TUGAS.
Tolong saring data di bawah ini dan salin setiap baris yang memuat kata "which". Huruf besar dan kecil dibedakan.

DATA YANG DIGUNAKAN.
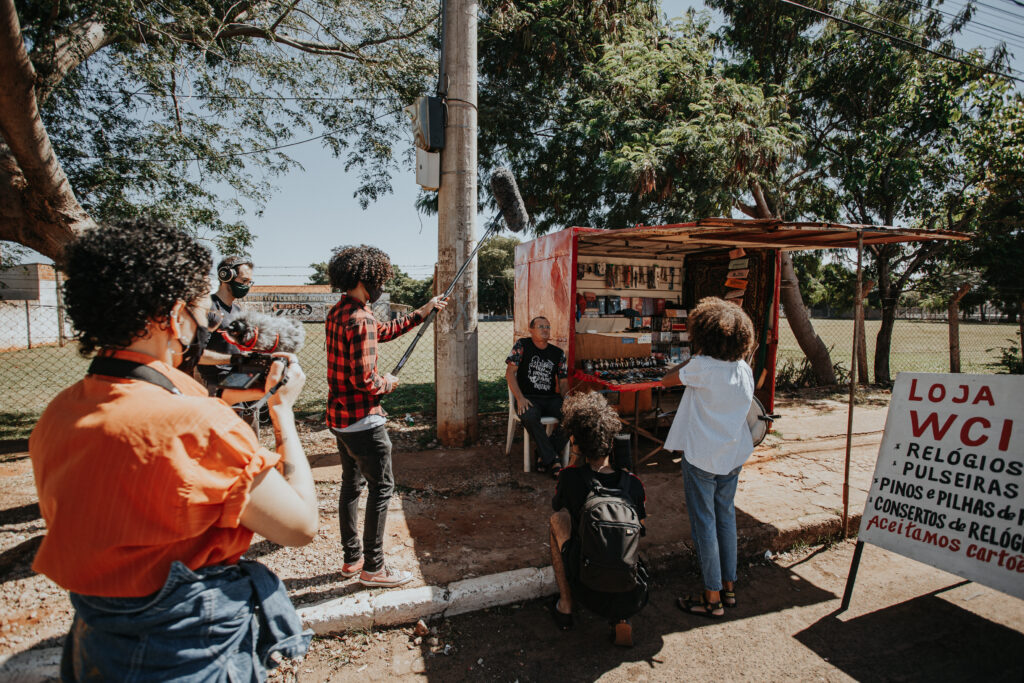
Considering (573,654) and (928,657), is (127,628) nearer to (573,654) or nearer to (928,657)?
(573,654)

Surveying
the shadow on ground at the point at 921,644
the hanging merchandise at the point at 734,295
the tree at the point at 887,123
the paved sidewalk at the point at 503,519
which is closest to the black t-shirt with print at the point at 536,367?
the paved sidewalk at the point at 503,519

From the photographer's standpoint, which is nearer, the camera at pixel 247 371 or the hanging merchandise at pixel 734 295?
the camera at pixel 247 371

--

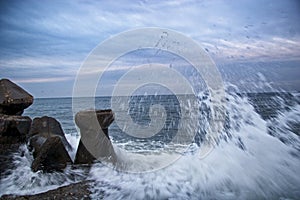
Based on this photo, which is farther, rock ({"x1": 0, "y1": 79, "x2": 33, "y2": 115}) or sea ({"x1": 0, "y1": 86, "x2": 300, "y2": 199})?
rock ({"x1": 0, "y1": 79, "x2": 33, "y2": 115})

LATIHAN SELESAI.
which is closest to the black t-shirt with print at the point at 536,367?
From the photographer's standpoint, which is nearer, the camera at pixel 247 371 or the hanging merchandise at pixel 734 295?
Based on this photo, which is farther, rock ({"x1": 0, "y1": 79, "x2": 33, "y2": 115}) or sea ({"x1": 0, "y1": 86, "x2": 300, "y2": 199})?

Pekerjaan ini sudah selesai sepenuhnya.